Fall risk assessment

Several approaches have also been considered for assessing the risk of falling in older adults. First, functional tests, such as the TUG, have been diverted from their initial use to predict future falling events in senior people [16, 17]. The reports showed contrasting results. Second, the evaluation of gait stability by measuring a panel of spatial-temporal parameters (cadence, stride length, speed, etc.) has been suggested. Early observations are promising. Hausdorff et al. (2001) identified gait stride time variability as a good predictor of future falling events in older adults living in community dwellings [18]. However, the limited number of studies associated with a wide variability of methodologies and results does not allow the identification of standardized tests [19]. Finally, several studies have analyzed plantar pressures during walking trials [20,21,22,23]. Svoboda et al. (2017) used a prospective trial protocol. They observed a statistical relationship between the inter-step variability of displacement of the center of pressure (COP) in the medial-lateral direction and future falling events in senior people [22]. A greater variability was found among fallers compared to non-fallers. Despite these promising observations, space and cost are two significant challenges in implementing multiple-step walking trials in hospitals or community dwellings. The installation of walkways featuring force plates to collect spatiotemporal gait parameters requires a large space. Alternatively, portable devices such as the F-scan insole (Tekscan Inc., MA, USA) can be used to measure plantar pressure. In practice, the high cost associated with the inclusion of hundreds of pressure-sensitive transducers on each insole has limited its use to research trials only. The recent development of non-expensive wearable plantar pressure measurement insoles might help increase the portability and accessibility of COP measurement methods while providing access to a wide range of gait-sensitive parameters [24,25,26].
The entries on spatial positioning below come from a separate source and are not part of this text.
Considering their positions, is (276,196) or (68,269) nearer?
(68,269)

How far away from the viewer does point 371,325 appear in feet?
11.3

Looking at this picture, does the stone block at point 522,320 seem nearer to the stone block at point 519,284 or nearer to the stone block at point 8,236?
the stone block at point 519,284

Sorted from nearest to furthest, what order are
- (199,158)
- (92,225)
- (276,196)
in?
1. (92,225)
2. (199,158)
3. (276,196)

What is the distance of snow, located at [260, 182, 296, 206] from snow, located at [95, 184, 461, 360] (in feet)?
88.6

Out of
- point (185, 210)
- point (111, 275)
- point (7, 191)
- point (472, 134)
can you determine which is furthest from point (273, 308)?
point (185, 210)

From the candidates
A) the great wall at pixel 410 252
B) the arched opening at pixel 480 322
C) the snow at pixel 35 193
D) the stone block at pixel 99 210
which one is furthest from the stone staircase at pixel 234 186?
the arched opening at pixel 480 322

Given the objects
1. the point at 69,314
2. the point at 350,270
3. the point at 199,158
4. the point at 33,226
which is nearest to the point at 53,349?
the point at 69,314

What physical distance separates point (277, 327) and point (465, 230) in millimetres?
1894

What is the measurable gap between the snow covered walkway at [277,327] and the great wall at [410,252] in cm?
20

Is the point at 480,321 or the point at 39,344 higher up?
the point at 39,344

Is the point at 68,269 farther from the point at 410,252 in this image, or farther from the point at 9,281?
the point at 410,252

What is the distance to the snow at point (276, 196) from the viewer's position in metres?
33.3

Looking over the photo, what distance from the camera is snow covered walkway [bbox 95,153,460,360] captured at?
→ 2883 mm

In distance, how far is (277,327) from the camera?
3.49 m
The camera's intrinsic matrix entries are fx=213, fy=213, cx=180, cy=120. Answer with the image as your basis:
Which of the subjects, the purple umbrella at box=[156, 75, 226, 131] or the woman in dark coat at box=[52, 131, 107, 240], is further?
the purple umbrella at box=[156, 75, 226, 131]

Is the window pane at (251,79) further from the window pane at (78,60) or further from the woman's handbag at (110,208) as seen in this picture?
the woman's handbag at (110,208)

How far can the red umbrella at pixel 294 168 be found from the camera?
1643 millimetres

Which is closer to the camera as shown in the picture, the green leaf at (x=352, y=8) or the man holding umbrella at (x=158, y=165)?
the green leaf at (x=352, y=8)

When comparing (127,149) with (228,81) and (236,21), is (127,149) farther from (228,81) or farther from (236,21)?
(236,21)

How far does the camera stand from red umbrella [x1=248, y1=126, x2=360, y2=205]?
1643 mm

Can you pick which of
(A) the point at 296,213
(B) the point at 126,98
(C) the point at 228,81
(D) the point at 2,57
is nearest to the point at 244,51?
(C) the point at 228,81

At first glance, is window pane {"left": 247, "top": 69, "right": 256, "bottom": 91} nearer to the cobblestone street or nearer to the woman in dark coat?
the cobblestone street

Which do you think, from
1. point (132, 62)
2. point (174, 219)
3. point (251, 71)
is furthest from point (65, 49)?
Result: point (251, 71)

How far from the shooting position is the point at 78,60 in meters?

The present study addresses the feasibility of using a simple 7-sensor plantar measurement insole inserted in Velcro shoes [26,27,28] to predict frailty and evaluate the risk of falling in older adults. Plantar pressure data were collected from 774 senior Japanese people during a standing balance test and a 20 m walking trial. We hypothesized that statistical learning models trained with spatial-temporal and COP parameters extracted from the plantar pressure data collected during these two tests allow classifying subjects relative to their frailty status and history of falling events. A secondary analysis aims to elucidate the features of plantar pressure that may play the most crucial role in the classification.

Method

Plantar pressure measurement insole

This study measured plantar pressure with a 7-sensor plantar pressure measurement insole device developed at Ochanomizu University and described elsewhere [26,27,28,29] The insole consists of a 2 mm thick shoe insole with seven pressure-sensitive conductive rubber sensors. The sensors respond to force stimuli ranging from 25 to 550 kPa, and the output ranges from 0 to 3.0 V. The analog-to-digital converter uses a 10-bit scale. Data from mechanical load repeatability tests are available in Supplementary Material 2. The data were sampled at 100 Hz. The sensors are located in the heel, lateral midfoot, center of the midfoot, lateral forefoot, center of the forefoot, medial forefoot, and big toe (Fig. 1). The 7-sensor insole has been reported to provide valid COP measurements [28]. A wireless data transmission unit (Bluetooth Ver. 2.0, Class 1) was connected to each insole. The system is reusable and fully portable, allowing real-time recording during normal ambulatory activities. The insoles (left and right feet) were inserted into commercial Velcro shoes (Kaihoshugi M003, Asahi Corp., Japan). The shoes were lightweight and easy to use. They have a stiff midsole with a 2 mm medial drop in the heel area and an additional 1 mm drop in the medial forefoot region. They are also commonly used in community dwellings. The insoles were available from 22 cm to 28 cm to fit each participant’s foot size. This material is shown in Fig. 1. For one given shoe size, the same pair of insoles was used for the whole experiment. The sensor calibration was verified every 4 months using standardized mechanical loads. No significant deviation was noted over time, emphasizing the durability of the material and ensuring measurement consistency over the whole experimental period.

Fig. 1
figure 1

Overview of the 7-sensor plantar pressure measurement insole device and output. A: Seven pressure sensors are inserted in a 2 mm-thick hygienic shoe insole. The insole is inserted in a commercial Velcro shoe, and the data acquisition unit is attached using an additional piece of Velcro on the tong. B: A five-second example of plantar pressure data was collected from a walking test

Apart from the 7-sensor plantar pressure measurement insole devices, no other sensing technology was used in the present study.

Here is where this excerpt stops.